Por Gabriel Otero.
PARMÉNIDES CANDELARIA
Don Próspero tuvo numerosos discípulos en el arte de barbear. En el transcurso de 50 años de ejercer el oficio formó, de manera empírica, a varios jóvenes a los que enseñó el uso correcto de la navaja y las tijeras, las máquinas rasuradoras eléctricas, aunque útiles, se inventaron para toscos incompetentes que jamás tendrían la pericia y la técnica de un buen barbero.
Parménides Candelaria, un migueleño nacido el dos de febrero y bautizado acorde al día del santoral, como se acostumbraba, corrió con suerte de que sus padres no se decidieran por los nombres de Burcardo o Flósculo, fue el depositario del legado de los secretos de don Próspero. Comenzó, desde abajo, barriendo los pelos cortados de la clientela y cepillando las tinas lavadoras de cabello, después ascendió y tuvo la posibilidad de convertirse en el estilista oficial para niños y fue pasando por toda la jerarquía de la barbería hasta llegar a ser el segundo de a bordo.
Nada sucedía en el local de la 25 avenida norte sin la anuencia de Parménides Candelaria, pero vendrían tiempos difíciles y de renovación, las barberías empezaban a transformarse en estéticas unisex, y las que no, estaban condenadas a desaparecer. Una legión de afeminados egresados de las escuelas de peluquería en México y Nueva York expertos en cosmetología y estilismo encabezaron el cambio y para una sociedad tradicional y mojigata como la salvadoreña le sería complicado adaptarse, pero al final no tendría opción.
La barbería de don Próspero tenía cada vez menos clientela, y de ser un lugar bullicioso, un silencio de muerte la invadió hasta hacerla claudicar. Don Próspero, cansado e invadido de cáncer en la próstata, se retiró y a los meses falleció, abandonado a su destino en la cama de un hospital.
Parménides Candelaria fundó entonces su propia peluquería, acorde a los caprichos de belleza de las nuevas generaciones. Abrió su local sobre la calle Gabriela Mistral casi esquina con el Boulevard de Los Héroes, y le imprimió un toque juvenil y colorido a las paredes de la estética, pero no abandonó la barra bicolor distintiva de las barberías y la colocó en la entrada.

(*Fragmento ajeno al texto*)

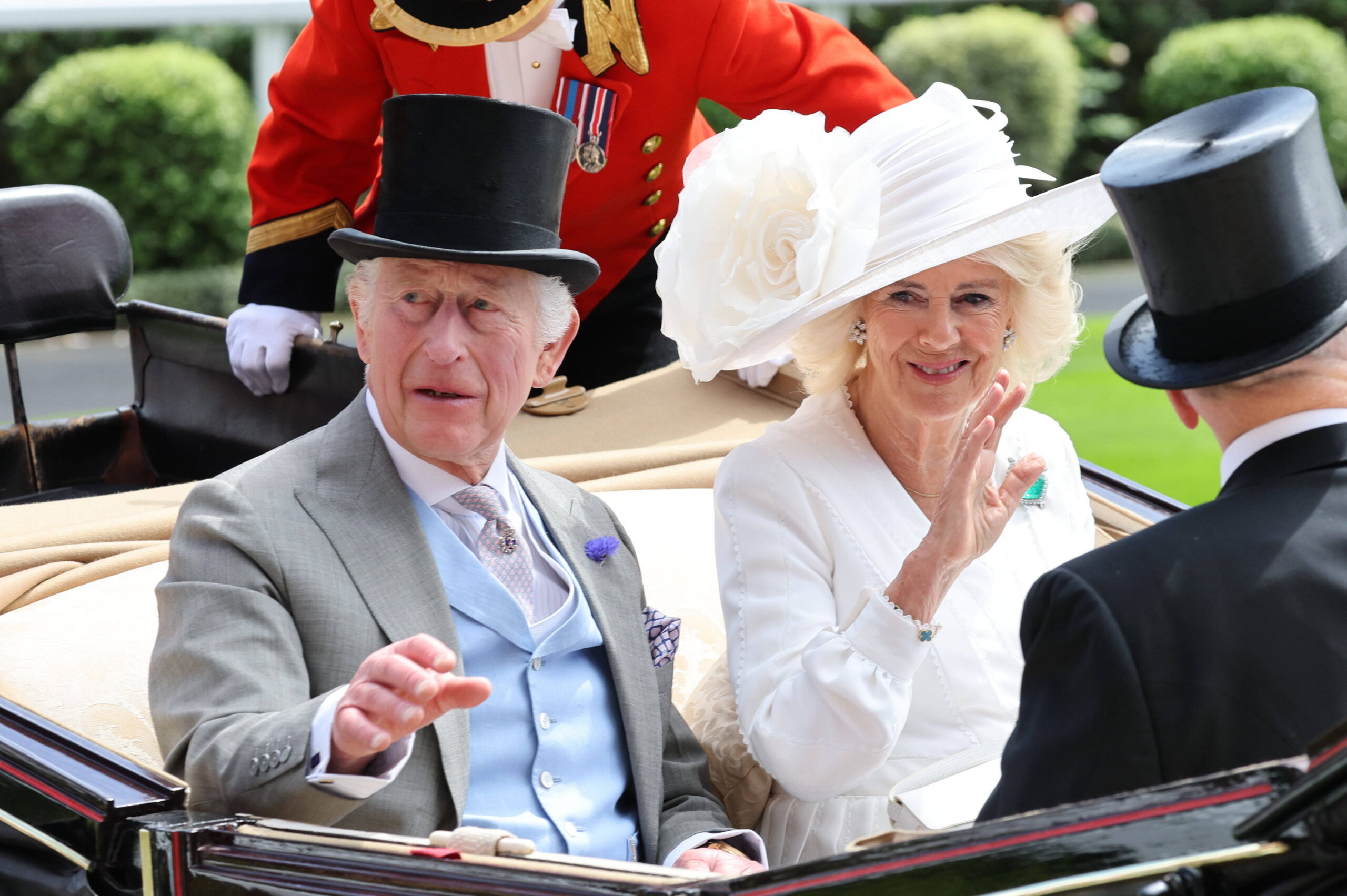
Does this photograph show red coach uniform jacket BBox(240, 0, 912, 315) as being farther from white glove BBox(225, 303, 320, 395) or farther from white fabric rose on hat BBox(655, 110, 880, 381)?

Los niños a los que había cortado el pelo en la barbería de don Próspero ahora eran adolescentes y jóvenes y empezó a atraerlos a su negocio mediante un marketing poco usual: se suscribió a las revistas Hustler, Playboy y Penthouse y se las proporcionaba a la clientela mientras ocurría el proceso de corte de cabello.
Aquello se abarrotó de testosterona juvenil, tanto que había una agenda repleta de citas con varios meses de antelación, y los papás no entendían la manía perniciosa de sus hijos de cortarse el pelo tan seguido. Lo de las revistas era un secreto a voces en los colegios de hombres y nadie podía perderse el espectáculo impreso y la selección de mujeres de Hugh Hefner, Larry Flint y Bob Guccione, gurús de la pornografía y cuyos nombres y obras estaban proscritos en las iglesias y los manuales de buenas costumbres.
Pronto Parménides Candelaria estableció otra sucursal en la avenida de Los Andes frente al antiguo hotel Camino Real, el negocio iba de maravilla y planeaba abrir otras peluquerías en Santa Ana y San Miguel, hasta que una madre de la liga católica se enteró por las infidencias de su hijito, del material impreso que veía cuando le cortaban el cabello.
Y se armó el escándalo, acusaron a Parménides Candelaria de perversión de menores y huyó del país escondido en un camión con un cargamento de mamones. Jamás regresó.
Los que fuimos a su peluquería la recordamos como sitio de culto y el único lugar en donde se podía ver pornografía libremente.
Juventud divino tesoro*, te fuiste para nunca más volver.